• **SHORT PROBLEM**
Format the records as a numbered list, leaving out blank lines. Include only the lines from the one with "Is point (250, 30)" up to and including the one with "4.12 metres".

• **Spatial reasoning question records**
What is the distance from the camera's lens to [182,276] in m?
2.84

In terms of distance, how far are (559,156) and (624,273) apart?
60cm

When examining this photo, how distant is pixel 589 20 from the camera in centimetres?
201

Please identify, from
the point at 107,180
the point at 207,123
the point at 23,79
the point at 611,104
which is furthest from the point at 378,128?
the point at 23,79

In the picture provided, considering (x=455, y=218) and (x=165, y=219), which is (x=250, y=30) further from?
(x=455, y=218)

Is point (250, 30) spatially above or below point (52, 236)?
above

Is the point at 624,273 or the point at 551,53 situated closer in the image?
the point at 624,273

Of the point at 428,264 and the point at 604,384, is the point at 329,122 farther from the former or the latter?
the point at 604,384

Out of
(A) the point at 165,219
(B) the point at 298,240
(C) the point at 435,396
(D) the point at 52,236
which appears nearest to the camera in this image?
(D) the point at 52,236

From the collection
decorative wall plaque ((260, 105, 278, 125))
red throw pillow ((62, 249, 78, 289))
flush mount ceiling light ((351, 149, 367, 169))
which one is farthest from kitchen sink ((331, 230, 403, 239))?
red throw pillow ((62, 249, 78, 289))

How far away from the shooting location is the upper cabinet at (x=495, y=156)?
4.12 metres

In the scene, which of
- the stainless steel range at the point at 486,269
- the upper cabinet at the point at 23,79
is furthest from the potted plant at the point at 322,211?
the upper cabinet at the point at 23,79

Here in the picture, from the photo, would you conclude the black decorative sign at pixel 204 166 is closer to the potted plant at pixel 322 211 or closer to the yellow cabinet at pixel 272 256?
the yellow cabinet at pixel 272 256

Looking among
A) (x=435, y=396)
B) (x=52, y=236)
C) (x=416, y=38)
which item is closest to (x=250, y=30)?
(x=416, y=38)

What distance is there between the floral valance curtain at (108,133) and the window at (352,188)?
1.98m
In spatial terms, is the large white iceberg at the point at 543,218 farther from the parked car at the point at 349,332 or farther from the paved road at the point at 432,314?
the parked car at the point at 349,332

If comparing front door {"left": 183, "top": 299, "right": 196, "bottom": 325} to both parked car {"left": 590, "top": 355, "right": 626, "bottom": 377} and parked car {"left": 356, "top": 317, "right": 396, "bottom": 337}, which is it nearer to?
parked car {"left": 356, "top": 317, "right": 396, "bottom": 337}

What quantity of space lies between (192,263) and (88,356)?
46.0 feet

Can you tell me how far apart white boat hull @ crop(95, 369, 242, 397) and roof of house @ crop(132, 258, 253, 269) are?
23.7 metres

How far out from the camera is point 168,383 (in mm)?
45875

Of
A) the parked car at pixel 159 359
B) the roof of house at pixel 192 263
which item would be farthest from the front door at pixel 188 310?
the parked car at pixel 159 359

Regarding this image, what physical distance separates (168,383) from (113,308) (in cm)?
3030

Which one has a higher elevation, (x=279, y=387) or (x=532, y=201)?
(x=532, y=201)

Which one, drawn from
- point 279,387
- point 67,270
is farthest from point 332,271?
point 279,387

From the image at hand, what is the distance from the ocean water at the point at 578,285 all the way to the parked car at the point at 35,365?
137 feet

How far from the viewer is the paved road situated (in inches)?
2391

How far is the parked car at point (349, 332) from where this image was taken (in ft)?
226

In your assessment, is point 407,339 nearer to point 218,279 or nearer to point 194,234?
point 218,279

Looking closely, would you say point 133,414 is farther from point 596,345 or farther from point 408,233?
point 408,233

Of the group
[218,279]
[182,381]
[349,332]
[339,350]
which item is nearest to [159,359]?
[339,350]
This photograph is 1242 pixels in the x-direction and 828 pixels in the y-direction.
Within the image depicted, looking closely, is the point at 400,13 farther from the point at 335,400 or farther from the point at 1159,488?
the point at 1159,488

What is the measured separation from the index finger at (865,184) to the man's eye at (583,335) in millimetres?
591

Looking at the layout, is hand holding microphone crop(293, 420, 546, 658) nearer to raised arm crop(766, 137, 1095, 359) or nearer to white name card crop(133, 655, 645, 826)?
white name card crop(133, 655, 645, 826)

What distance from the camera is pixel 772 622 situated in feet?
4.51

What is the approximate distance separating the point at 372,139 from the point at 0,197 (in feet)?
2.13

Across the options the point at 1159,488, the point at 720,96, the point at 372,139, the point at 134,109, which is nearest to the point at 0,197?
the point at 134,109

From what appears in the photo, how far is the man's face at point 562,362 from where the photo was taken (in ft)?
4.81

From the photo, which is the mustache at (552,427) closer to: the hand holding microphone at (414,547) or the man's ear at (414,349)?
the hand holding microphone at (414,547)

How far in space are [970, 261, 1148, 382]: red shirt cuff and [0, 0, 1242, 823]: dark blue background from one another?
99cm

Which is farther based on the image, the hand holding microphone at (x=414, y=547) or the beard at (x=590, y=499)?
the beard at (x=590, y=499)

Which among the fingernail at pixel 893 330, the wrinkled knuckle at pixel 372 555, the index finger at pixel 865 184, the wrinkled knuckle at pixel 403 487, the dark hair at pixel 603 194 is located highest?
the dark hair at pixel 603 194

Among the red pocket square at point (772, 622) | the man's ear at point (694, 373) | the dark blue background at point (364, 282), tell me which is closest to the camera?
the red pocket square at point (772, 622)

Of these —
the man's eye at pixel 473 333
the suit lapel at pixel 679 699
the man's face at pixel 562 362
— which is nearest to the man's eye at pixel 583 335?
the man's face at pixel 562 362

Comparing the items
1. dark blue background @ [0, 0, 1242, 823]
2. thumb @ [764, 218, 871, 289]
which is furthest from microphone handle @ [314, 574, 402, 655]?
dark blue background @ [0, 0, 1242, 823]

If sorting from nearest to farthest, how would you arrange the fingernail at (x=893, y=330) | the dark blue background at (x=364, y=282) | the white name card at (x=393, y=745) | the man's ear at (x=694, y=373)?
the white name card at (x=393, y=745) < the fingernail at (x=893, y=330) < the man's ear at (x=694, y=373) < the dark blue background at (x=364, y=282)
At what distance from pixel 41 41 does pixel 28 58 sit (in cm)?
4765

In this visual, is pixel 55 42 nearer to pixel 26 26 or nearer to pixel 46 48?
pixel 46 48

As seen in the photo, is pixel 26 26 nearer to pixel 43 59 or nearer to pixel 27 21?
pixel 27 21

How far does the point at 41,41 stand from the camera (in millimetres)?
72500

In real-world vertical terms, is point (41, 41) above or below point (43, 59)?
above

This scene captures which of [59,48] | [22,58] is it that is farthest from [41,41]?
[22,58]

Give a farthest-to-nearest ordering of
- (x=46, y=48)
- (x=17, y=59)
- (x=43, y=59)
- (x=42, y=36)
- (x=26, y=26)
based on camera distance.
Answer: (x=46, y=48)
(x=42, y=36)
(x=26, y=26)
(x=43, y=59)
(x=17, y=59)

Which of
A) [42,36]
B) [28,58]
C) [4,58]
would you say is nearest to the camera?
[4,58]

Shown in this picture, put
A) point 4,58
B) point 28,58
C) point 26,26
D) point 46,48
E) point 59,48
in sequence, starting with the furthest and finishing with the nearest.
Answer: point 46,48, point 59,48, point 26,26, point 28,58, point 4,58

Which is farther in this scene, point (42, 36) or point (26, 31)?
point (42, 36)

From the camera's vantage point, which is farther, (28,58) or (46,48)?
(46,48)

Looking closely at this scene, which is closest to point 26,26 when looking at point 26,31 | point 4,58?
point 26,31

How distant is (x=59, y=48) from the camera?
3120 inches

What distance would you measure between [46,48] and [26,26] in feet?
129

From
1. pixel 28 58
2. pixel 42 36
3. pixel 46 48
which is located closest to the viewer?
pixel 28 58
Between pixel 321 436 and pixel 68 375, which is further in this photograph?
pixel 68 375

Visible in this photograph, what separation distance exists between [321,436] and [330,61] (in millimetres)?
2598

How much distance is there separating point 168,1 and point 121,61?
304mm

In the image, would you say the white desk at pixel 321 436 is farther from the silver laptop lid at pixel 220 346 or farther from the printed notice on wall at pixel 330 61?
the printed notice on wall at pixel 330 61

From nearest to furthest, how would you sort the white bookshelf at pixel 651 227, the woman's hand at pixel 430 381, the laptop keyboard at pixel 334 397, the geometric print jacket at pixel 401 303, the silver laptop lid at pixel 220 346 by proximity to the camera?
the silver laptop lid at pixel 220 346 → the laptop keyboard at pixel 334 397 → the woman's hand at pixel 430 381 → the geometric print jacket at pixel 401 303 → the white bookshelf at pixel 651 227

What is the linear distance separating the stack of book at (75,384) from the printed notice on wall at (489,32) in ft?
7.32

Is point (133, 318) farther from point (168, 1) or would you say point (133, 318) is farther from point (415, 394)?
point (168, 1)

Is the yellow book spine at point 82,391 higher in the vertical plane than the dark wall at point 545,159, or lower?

• **CORRECT RESULT**
1. Is point (250, 30) spatially above or below point (52, 236)?
2. above
3. Is the point at 624,273 or the point at 551,53 situated closer in the image?
4. the point at 624,273
5. Of the point at 428,264 and the point at 604,384, is the point at 329,122 farther from the former or the latter?
6. the point at 604,384
7. Out of
8. (A) the point at 165,219
9. (B) the point at 298,240
10. (C) the point at 435,396
11. (D) the point at 52,236
12. which appears nearest to the camera in this image?
13. (D) the point at 52,236
14. From the collection
15. decorative wall plaque ((260, 105, 278, 125))
16. red throw pillow ((62, 249, 78, 289))
17. flush mount ceiling light ((351, 149, 367, 169))
18. which one is farthest from kitchen sink ((331, 230, 403, 239))?
19. red throw pillow ((62, 249, 78, 289))
20. How far away from the shooting location is the upper cabinet at (x=495, y=156)?
21. 4.12 metres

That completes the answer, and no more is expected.